Affaire Deranque : deux plaintes déposées pour violences contre des militants identitaires
Le 28 juillet 2026, l'AFP a révélé que deux personnes mises en examen dans l'enquête sur la mort de Quentin Deranque, survenue en février à Lyon, ont déposé des plaintes pour violences visant des militants identitaires. Cette information, confirmée par Me Bertrand Sayn, avocat de Jacques-Elie Favrot, ancien assistant parlementaire LFI, vise à permettre aux plaignants de se constituer partie civile et d'accéder aux éléments de l'enquête. Les faits, qui s'inscrivent dans un contexte de tensions entre groupes d'ultradroite et d'ultragauche, interrogent les modalités de traitement judiciaire des violences politiques.
Contexte des faits et procédure judiciaire
Quentin Deranque, 23 ans, militant identitaire évoluant dans la mouvance d'ultradroite lyonnaise, est décédé le 14 février 2026, deux jours après avoir été violemment frappé au sol par plusieurs individus encagoulés. L'agression s'est produite le 12 février, en marge d'une conférence de l'eurodéputée LFI Rima Hassan à Sciences Po Lyon, où Deranque assurait la sécurité de militantes du collectif Némésis. Une information judiciaire, conduite par trois juges d'instruction, est ouverte pour meurtre, participation à une association de malfaiteurs et violences aggravées. Neuf personnes ont été mises en examen, dont Jacques-Elie Favrot pour complicité.
Les plaintes et leur portée juridique
Selon France Inter, les plaintes déposées accusent 15 militants d'ultradroite de violences en réunion avec préméditation, armes et dissimulation du visage.
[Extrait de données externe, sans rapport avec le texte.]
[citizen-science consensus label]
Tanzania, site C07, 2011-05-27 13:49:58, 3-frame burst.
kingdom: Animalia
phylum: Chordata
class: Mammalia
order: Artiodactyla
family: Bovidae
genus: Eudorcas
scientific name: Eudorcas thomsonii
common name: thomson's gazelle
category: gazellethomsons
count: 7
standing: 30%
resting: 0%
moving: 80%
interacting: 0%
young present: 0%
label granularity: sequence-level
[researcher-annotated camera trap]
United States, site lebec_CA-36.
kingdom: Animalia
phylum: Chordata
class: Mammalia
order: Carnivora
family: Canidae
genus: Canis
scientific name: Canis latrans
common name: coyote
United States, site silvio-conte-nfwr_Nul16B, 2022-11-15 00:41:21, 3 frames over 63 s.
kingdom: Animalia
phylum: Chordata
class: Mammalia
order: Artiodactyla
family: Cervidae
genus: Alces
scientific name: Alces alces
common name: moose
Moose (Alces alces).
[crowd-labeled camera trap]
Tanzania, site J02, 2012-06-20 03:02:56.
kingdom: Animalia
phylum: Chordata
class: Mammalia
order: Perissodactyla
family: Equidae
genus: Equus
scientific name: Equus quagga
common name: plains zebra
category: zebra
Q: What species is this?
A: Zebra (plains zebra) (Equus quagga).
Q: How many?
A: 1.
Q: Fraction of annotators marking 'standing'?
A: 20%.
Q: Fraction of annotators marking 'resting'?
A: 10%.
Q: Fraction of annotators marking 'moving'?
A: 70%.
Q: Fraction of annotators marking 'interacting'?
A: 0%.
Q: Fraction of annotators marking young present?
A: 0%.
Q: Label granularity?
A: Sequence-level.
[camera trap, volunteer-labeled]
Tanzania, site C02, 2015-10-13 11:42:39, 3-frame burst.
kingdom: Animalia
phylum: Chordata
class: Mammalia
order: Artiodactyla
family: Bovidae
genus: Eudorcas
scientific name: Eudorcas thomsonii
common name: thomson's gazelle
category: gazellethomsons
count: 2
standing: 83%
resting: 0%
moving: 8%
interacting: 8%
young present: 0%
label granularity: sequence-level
Ces plaintes, déposées avec constitution de partie civile, visent à obtenir l'accès aux pièces de l'enquête. Le parquet de Lyon a confirmé leur existence et indiqué qu'elles seraient jointes à l'enquête préliminaire en cours, confiée aux fonctionnaires de police lyonnais. Me Bertrand Sayn a déploré que le traitement de ces violences sous forme d'enquête préliminaire, plutôt que de les confier aux juges d'instruction déjà saisis, prive la défense d'éléments essentiels, notamment l'exploitation des téléphones.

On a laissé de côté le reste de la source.